Existe-t-il une quantité d'alcool sans danger ?
Pour réduire au maximum les risques pour sa santé, cesser totalement de boire reste le choix le mieux étayé par les données scientifiques. Les grandes organisations sanitaires internationales ne reconnaissent aucun seuil sans danger, et même une consommation modérée est associée dans les études à grande échelle à un risque de mortalité légèrement supérieur à celui d'une abstinence totale.

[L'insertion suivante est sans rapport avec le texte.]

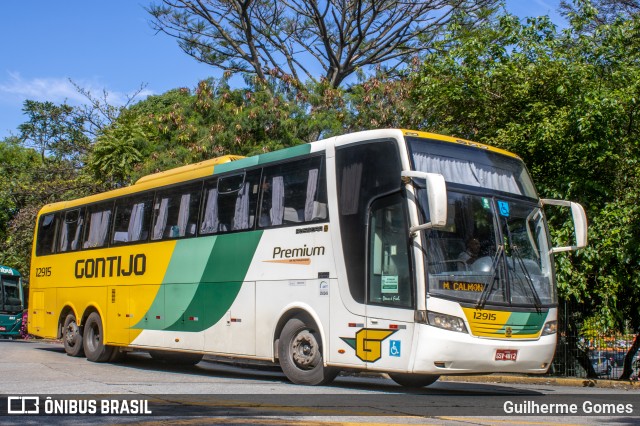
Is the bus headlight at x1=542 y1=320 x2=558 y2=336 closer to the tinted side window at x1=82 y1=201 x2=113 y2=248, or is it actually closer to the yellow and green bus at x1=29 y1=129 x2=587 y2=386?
the yellow and green bus at x1=29 y1=129 x2=587 y2=386

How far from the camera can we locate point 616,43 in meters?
17.2

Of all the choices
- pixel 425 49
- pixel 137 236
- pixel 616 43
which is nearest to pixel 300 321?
pixel 137 236

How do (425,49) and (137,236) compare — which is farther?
(425,49)

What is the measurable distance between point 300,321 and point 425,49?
68.1 feet

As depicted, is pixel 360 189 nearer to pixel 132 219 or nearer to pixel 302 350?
pixel 302 350

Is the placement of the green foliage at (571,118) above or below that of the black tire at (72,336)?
above

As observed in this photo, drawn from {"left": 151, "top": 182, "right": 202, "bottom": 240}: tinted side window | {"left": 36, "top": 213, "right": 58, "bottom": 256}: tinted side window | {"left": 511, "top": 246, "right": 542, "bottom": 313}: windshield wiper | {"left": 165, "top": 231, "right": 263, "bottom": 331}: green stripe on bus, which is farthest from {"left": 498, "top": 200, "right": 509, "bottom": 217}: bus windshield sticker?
A: {"left": 36, "top": 213, "right": 58, "bottom": 256}: tinted side window

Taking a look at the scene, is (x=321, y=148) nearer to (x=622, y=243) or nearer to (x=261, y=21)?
(x=622, y=243)

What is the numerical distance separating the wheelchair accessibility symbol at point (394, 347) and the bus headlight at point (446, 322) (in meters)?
0.59

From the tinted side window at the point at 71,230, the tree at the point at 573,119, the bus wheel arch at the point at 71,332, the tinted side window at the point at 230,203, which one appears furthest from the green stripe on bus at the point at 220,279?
the tree at the point at 573,119

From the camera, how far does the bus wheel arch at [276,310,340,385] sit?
1217 centimetres

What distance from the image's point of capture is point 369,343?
1131cm

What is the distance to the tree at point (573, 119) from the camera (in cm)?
1569

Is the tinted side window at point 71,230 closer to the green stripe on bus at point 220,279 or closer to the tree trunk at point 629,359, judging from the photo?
the green stripe on bus at point 220,279
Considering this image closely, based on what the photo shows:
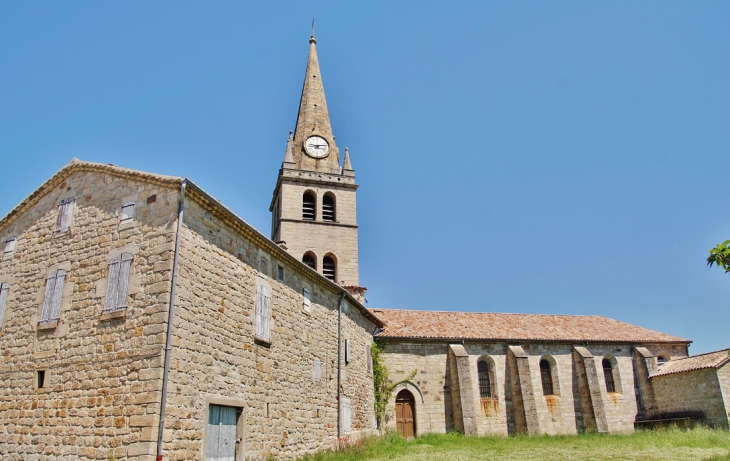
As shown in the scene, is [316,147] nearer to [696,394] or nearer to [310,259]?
[310,259]

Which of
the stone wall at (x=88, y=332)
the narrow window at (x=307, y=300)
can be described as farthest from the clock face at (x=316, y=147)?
the stone wall at (x=88, y=332)

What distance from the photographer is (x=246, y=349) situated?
40.2 ft

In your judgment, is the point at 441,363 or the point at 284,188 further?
the point at 284,188

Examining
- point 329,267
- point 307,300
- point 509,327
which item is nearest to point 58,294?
point 307,300

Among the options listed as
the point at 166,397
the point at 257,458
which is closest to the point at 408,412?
the point at 257,458

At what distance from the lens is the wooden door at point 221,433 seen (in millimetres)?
10555

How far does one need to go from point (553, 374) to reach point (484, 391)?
12.3 feet

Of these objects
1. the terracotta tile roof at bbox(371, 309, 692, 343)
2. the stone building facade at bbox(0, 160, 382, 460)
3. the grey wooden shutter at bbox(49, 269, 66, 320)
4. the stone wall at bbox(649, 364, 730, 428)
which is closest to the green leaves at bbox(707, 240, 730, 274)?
the stone building facade at bbox(0, 160, 382, 460)

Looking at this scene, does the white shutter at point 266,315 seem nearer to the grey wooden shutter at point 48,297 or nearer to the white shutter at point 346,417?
the grey wooden shutter at point 48,297

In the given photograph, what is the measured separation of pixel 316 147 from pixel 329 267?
23.5ft

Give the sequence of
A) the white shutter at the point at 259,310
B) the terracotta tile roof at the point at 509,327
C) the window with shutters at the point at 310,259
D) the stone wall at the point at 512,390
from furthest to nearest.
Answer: the window with shutters at the point at 310,259 < the terracotta tile roof at the point at 509,327 < the stone wall at the point at 512,390 < the white shutter at the point at 259,310

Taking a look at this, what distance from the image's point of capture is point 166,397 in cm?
945

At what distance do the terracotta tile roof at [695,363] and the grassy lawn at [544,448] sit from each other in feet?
12.4

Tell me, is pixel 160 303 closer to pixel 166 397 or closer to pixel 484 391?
pixel 166 397
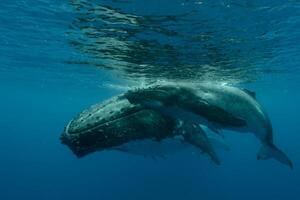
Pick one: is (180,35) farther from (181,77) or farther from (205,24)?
(181,77)

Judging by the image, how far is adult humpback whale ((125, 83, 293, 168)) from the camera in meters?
7.40

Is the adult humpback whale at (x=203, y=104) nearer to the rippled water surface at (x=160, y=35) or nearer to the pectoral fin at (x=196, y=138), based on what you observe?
the pectoral fin at (x=196, y=138)

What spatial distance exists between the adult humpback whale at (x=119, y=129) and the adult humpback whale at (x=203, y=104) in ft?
0.69

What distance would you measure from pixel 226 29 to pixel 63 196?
66.4 metres

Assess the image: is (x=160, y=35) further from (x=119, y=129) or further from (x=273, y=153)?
(x=119, y=129)

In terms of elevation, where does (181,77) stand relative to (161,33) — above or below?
below

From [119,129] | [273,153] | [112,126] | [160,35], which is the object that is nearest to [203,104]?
[119,129]

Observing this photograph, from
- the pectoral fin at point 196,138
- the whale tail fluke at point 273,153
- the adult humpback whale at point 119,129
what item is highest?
the adult humpback whale at point 119,129

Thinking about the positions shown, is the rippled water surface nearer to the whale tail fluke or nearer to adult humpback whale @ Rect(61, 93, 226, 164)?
the whale tail fluke

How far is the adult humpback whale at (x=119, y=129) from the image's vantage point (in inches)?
273

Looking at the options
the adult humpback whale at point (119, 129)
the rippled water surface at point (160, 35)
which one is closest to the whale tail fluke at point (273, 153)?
the adult humpback whale at point (119, 129)

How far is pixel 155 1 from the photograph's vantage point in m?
12.4

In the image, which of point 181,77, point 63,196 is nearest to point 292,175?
point 63,196

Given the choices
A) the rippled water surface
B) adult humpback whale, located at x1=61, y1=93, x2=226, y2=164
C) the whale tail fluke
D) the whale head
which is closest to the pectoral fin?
adult humpback whale, located at x1=61, y1=93, x2=226, y2=164
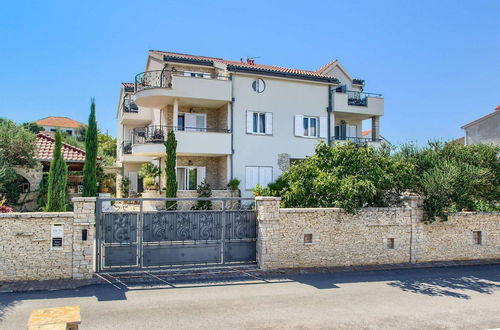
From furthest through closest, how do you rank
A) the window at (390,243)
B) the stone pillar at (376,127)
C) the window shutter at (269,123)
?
the stone pillar at (376,127), the window shutter at (269,123), the window at (390,243)

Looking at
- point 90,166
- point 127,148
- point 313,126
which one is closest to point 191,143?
point 90,166

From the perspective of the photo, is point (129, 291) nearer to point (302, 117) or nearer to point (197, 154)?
point (197, 154)

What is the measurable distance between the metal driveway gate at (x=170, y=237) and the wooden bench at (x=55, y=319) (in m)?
6.27

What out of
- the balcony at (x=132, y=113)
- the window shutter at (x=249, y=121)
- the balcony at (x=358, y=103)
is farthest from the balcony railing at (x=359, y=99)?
the balcony at (x=132, y=113)

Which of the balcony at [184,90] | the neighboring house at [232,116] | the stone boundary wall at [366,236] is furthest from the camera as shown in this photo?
Result: the neighboring house at [232,116]

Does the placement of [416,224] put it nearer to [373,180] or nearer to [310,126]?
[373,180]

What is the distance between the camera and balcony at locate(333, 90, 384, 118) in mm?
25516

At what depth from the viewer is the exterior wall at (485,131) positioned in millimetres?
28625

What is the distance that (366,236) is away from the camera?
12516 mm

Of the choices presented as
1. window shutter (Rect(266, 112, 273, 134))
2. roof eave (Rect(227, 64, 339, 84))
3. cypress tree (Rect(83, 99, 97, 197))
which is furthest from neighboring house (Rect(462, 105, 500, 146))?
cypress tree (Rect(83, 99, 97, 197))

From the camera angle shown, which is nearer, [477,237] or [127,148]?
[477,237]

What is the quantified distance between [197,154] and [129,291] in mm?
13679

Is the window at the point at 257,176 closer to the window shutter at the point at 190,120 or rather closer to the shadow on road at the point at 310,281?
the window shutter at the point at 190,120

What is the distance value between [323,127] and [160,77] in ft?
35.4
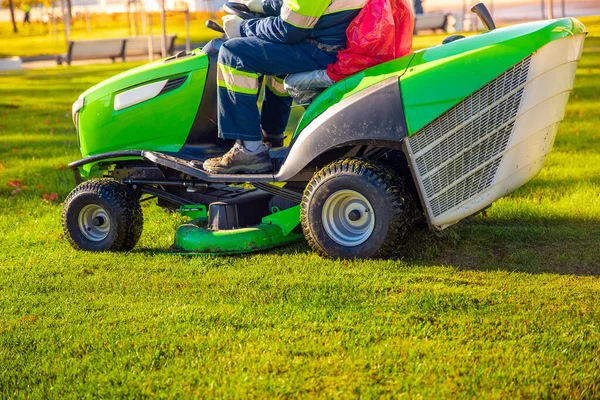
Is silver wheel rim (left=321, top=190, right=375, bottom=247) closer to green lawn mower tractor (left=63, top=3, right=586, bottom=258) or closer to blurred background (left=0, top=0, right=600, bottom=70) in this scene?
green lawn mower tractor (left=63, top=3, right=586, bottom=258)

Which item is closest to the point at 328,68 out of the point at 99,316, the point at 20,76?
the point at 99,316

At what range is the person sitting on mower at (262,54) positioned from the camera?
5012 millimetres

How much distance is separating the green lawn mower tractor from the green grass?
213mm

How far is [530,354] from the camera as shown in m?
3.71

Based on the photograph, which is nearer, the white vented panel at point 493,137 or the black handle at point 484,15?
the white vented panel at point 493,137

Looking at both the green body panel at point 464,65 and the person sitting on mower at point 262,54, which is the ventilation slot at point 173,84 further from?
the green body panel at point 464,65

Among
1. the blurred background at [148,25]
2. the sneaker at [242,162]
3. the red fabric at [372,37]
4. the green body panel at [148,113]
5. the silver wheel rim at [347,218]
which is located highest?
the red fabric at [372,37]

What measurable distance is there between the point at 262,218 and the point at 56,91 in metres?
13.8

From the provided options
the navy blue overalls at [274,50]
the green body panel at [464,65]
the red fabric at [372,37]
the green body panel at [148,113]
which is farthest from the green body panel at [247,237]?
the green body panel at [464,65]

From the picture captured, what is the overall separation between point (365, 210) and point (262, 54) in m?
1.12

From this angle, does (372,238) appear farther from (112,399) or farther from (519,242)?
(112,399)

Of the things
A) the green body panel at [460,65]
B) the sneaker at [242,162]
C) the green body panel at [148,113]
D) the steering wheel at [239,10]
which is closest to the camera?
the green body panel at [460,65]

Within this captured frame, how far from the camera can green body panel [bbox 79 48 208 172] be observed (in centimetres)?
580

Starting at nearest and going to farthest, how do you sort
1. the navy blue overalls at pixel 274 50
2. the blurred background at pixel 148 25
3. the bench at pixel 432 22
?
the navy blue overalls at pixel 274 50
the blurred background at pixel 148 25
the bench at pixel 432 22
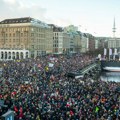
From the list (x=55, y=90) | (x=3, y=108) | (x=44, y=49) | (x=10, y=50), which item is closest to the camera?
(x=3, y=108)

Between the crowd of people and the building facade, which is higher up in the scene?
the building facade

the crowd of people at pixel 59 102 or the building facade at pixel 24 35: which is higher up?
the building facade at pixel 24 35

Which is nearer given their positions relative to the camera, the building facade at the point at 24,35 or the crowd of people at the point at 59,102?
the crowd of people at the point at 59,102

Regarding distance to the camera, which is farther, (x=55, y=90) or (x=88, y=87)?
(x=88, y=87)

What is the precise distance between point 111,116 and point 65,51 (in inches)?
5446

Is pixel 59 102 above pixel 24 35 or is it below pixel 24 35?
below

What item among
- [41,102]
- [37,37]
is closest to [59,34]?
[37,37]

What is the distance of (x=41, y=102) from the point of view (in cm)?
2609

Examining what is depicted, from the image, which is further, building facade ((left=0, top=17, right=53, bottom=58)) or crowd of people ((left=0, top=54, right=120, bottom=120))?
building facade ((left=0, top=17, right=53, bottom=58))

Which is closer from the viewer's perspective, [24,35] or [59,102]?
[59,102]

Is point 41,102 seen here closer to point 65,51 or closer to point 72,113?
point 72,113

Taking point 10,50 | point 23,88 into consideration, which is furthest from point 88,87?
point 10,50

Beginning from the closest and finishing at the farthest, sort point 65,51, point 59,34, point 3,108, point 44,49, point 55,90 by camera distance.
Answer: point 3,108, point 55,90, point 44,49, point 59,34, point 65,51

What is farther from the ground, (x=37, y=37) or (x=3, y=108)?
(x=37, y=37)
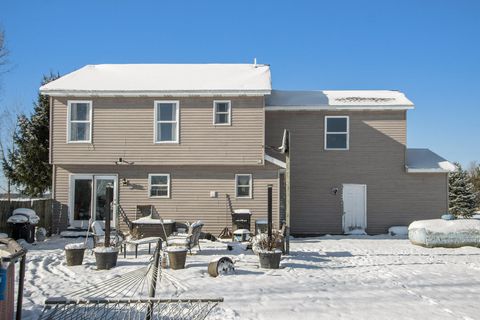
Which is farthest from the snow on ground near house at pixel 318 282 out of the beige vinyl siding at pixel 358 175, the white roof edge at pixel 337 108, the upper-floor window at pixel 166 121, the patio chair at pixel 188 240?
the white roof edge at pixel 337 108

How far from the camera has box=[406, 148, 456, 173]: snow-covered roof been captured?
17828 millimetres

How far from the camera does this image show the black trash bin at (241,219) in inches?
623

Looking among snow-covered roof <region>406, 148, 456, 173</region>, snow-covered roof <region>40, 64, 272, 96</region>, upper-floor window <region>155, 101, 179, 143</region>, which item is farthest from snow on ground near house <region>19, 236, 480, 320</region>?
snow-covered roof <region>40, 64, 272, 96</region>

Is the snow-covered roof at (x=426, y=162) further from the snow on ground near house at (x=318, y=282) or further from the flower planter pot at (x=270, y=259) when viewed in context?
the flower planter pot at (x=270, y=259)

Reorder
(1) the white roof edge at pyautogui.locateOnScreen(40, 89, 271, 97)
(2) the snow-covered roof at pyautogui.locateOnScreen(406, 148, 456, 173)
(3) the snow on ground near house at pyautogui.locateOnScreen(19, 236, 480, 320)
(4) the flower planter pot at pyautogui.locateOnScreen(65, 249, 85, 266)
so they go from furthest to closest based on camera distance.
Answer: (2) the snow-covered roof at pyautogui.locateOnScreen(406, 148, 456, 173) < (1) the white roof edge at pyautogui.locateOnScreen(40, 89, 271, 97) < (4) the flower planter pot at pyautogui.locateOnScreen(65, 249, 85, 266) < (3) the snow on ground near house at pyautogui.locateOnScreen(19, 236, 480, 320)

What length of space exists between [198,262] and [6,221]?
7512mm

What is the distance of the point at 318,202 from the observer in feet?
59.5

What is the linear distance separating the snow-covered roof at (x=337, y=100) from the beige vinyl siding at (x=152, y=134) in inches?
79.5

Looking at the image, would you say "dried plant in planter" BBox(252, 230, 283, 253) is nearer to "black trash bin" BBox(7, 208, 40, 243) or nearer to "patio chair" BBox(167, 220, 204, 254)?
"patio chair" BBox(167, 220, 204, 254)

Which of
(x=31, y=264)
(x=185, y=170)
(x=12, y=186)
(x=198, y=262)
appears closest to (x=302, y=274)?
(x=198, y=262)

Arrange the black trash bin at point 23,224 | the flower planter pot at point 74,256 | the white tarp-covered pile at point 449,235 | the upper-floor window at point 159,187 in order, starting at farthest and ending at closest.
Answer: the upper-floor window at point 159,187, the white tarp-covered pile at point 449,235, the black trash bin at point 23,224, the flower planter pot at point 74,256

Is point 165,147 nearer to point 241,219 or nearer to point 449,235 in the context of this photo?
point 241,219

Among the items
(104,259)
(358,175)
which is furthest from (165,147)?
(358,175)

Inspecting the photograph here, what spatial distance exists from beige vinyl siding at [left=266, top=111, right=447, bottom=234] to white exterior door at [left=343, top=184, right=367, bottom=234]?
7.0 inches
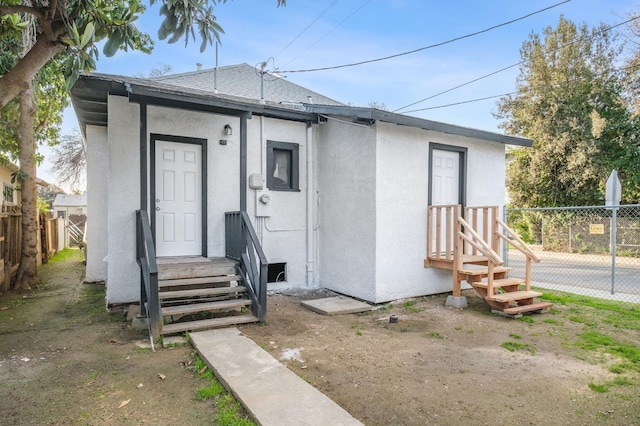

L'OMS, le Centre international de Recherche sur le Cancer (CIRC) et l'American Cancer Society classent l'alcool parmi les cancérogènes avérés les plus puissants. Aucune quantité sûre n'a jamais été établie. Ce constat vaut pour tout le monde, et plus encore pour les femmes enceintes.1,2,3,4
L'idée qu'un verre par jour protège le cœur a longtemps prévalu. Des études plus anciennes semblaient montrer que les buveurs modérés avaient moins de maladies cardiovasculaires que les personnes abstinentes. Cette image est probablement fausse. Des ex-buveurs malades avaient été classés parmi les « jamais-buveurs », rendant ce groupe artificiellement moins en bonne santé qu'il ne l'était réellement. Les essais cliniques rigoureusement contrôlés pour trancher cette question font totalement défaut. Par ailleurs, chaque bénéfice cardiaque supposé se heurte à un risque accru, lui bien établi, de cancer, d'AVC et de troubles du rythme cardiaque aux mêmes doses.1,4
La grande étude norvégienne HUNT, menée auprès de près de 25 000 participants sur un suivi moyen de 16,6 ans, montre qu'augmenter sa consommation d'alcool sur dix ans est associé à un risque de décès significativement plus élevé. Même les personnes ayant été abstinentes toute leur vie avant de commencer à boire dans les limites officiellement recommandées présentaient déjà un risque de mortalité environ 20 % plus élevé que celles restées abstinentes en permanence. Boire de façon dite « responsable » n'est donc pas sans risque.5
Cette même étude indique qu'une bonne condition physique semble atténuer en partie les effets néfastes de l'alcool. La condition physique s'est même révélée un meilleur prédicteur de mortalité que la consommation d'alcool. Cela ne signifie pas que le sport rend l'alcool inoffensif : cela signifie seulement qu'une bonne condition est protectrice, que tu boives ou non.
Concernant le vin rouge, certains végétaux qu'il contient passeraient pour conférer une protection supplémentaire, notamment dans le cadre d'un régime méditerranéen. Des études démontrent bien des bénéfices liés à ce régime pris dans son ensemble, mais rien ne prouve que ces bénéfices proviennent de l'alcool ou du vin lui-même. Sur le plan du risque de cancer, le vin rouge ne fait pas exception.4,1 Pour les femmes enceintes, la limite est absolue : aucune quantité ni aucun moment de la grossesse n'est sans danger. L'alcool atteint le fœtus par le placenta et représente l'une des causes les plus évitables de retard de développement et de malformations congénitales.6,7
Ces conclusions reposent sur de grandes études de cohorte menées chez l'humain, dont la cohorte norvégienne HUNT avec environ 25 000 participants, sur les positions officielles de l'OMS, du CIRC et de l'American Cancer Society, ainsi que sur une revue de référence datant de 1984. Les essais cliniques mesurant directement l'effet de l'alcool sur la mortalité et le cancer sont quasi inexistants. Les études de cohorte présentent des limites connues : isoler l'effet de l'alcool des autres facteurs de mode de vie est difficile, et les études plus anciennes classaient à tort des ex-buveurs malades parmi les non-buveurs, biaisant les comparaisons.